* Texto:
┄┄┄┄┄┄

Nadie amó el azul como él. Ni los poetas ni los marinos ni los artistas que intentaron atrapar el mar en un verso, un óleo o una canción. Jacques-Yves Cousteau lo habitó. Lo recorrió como un continente secreto, lo filmó como un cineasta enamorado, lo defendió como un guerrero de neopreno. Para millones de personas, Cousteau fue la primera ventana al mundo submarino. Y también la primera alarma: los océanos no eran eternos.
El 11 de junio de 1910, en Saint-André-de-Cubzac, un pequeño pueblo vitivinícola del suroeste de Francia, nació el hombre que se convertiría en el rostro más conocido del mar. Fue marino, cineasta, explorador, inventor, escritor, ambientalista. Pero sobre todo, fue un soñador con aletas.

┄┄┄┄┄┄

* Datos proporcionados:
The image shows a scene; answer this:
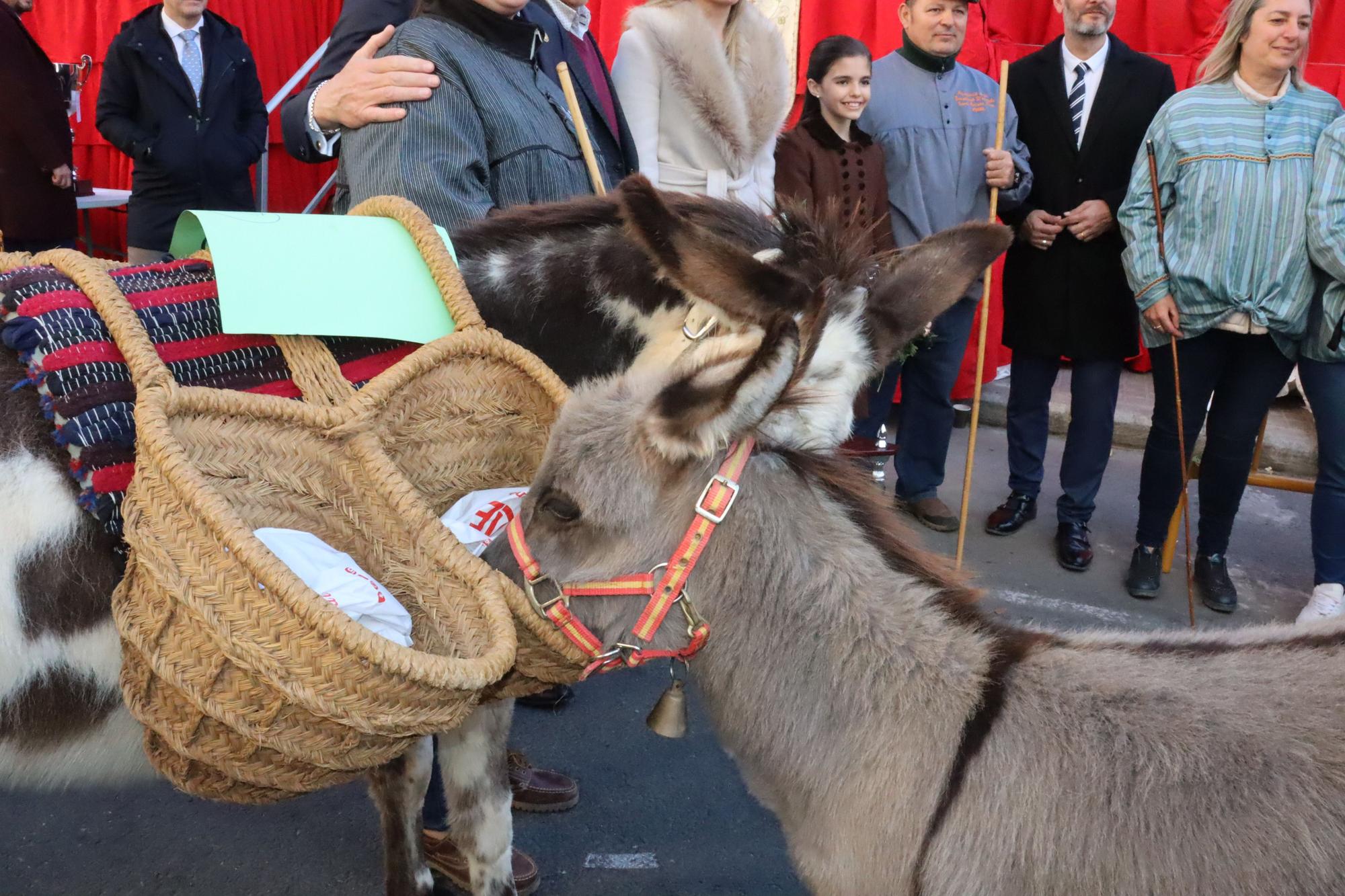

┄┄┄┄┄┄

* Enunciado del ejercicio: Cambia "soñador" por "visionario" en el fragmento del texto sobre Cousteau que va desde "El 11 de junio" hasta "soñador con aletas.", ambos incluidos, y escríbelo de nuevo. Trabaja únicamente con el texto.

* Respuesta completa:
El 11 de junio de 1910, en Saint-André-de-Cubzac, un pequeño pueblo vitivinícola del suroeste de Francia, nació el hombre que se convertiría en el rostro más conocido del mar. Fue marino, cineasta, explorador, inventor, escritor, ambientalista. Pero sobre todo, fue un visionario con aletas.